*** EXTRACTED INFORMATION
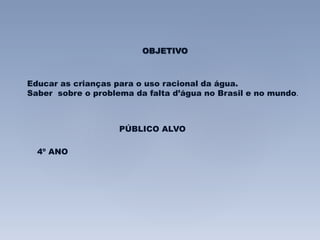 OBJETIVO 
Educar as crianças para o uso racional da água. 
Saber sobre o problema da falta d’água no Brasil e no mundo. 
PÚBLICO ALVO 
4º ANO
******
*** EXTRACTED INFORMATION
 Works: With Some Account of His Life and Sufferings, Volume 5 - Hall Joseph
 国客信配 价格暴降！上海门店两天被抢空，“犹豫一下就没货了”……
******
◆ WHAT YOU SHOULD DO: List every line of the records above that contains the string "água". Case counts.

◆ SOLUTION:
Educar as crianças para o uso racional da água. 
Saber sobre o problema da falta d’água no Brasil e no mundo. 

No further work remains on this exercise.